(Entries from a spatial question set)
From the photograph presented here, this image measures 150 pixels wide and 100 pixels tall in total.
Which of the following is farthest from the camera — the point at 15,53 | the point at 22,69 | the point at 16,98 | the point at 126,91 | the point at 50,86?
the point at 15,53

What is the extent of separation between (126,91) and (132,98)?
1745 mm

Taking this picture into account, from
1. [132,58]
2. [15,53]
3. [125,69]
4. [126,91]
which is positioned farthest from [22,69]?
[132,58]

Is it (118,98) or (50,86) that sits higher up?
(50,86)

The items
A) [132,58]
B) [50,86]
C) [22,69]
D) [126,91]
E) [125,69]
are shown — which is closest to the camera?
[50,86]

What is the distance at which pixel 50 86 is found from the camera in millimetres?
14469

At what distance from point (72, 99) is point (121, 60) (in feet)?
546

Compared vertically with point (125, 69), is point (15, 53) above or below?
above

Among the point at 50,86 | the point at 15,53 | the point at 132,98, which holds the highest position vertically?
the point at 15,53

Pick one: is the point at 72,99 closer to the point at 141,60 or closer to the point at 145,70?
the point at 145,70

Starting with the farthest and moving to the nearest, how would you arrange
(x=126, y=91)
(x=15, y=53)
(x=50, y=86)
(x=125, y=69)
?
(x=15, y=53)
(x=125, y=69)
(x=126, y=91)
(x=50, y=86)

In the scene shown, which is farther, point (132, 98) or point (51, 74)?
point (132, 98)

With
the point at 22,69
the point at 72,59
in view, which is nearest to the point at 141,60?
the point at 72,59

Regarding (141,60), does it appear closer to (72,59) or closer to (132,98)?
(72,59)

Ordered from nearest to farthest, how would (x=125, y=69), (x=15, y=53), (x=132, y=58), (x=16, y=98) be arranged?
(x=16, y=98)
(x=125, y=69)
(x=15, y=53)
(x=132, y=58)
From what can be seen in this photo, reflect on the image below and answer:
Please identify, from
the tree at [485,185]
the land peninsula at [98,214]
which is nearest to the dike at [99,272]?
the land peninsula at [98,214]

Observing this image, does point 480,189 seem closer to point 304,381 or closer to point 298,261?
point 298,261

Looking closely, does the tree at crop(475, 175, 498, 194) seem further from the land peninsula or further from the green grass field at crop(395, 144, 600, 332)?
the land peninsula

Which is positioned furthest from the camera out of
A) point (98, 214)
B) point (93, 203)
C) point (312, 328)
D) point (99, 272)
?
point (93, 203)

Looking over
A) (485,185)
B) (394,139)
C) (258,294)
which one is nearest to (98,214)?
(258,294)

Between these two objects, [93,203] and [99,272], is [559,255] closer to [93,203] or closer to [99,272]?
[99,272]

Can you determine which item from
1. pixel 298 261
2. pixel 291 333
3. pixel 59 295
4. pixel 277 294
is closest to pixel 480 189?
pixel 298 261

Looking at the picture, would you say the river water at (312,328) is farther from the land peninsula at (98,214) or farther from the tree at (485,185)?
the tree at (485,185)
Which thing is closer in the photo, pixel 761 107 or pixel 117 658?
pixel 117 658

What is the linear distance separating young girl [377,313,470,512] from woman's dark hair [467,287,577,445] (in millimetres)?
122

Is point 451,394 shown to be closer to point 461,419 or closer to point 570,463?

WRITTEN REQUEST: Reproduce word for word every line from the one holding "Looking at the" through the end of the entries, both ends included.

RESPONSE TO THIS TASK:
Looking at the picture, would you say the river water at (312,328) is farther from the land peninsula at (98,214) or farther from the tree at (485,185)?
the tree at (485,185)
Which thing is closer in the photo, pixel 761 107 or pixel 117 658?
pixel 117 658

What is the linear distance separating young girl [377,313,470,512] from woman's dark hair [467,287,577,445] (in millimetres)?
122

Is point 451,394 shown to be closer to point 461,419 or closer to point 570,463?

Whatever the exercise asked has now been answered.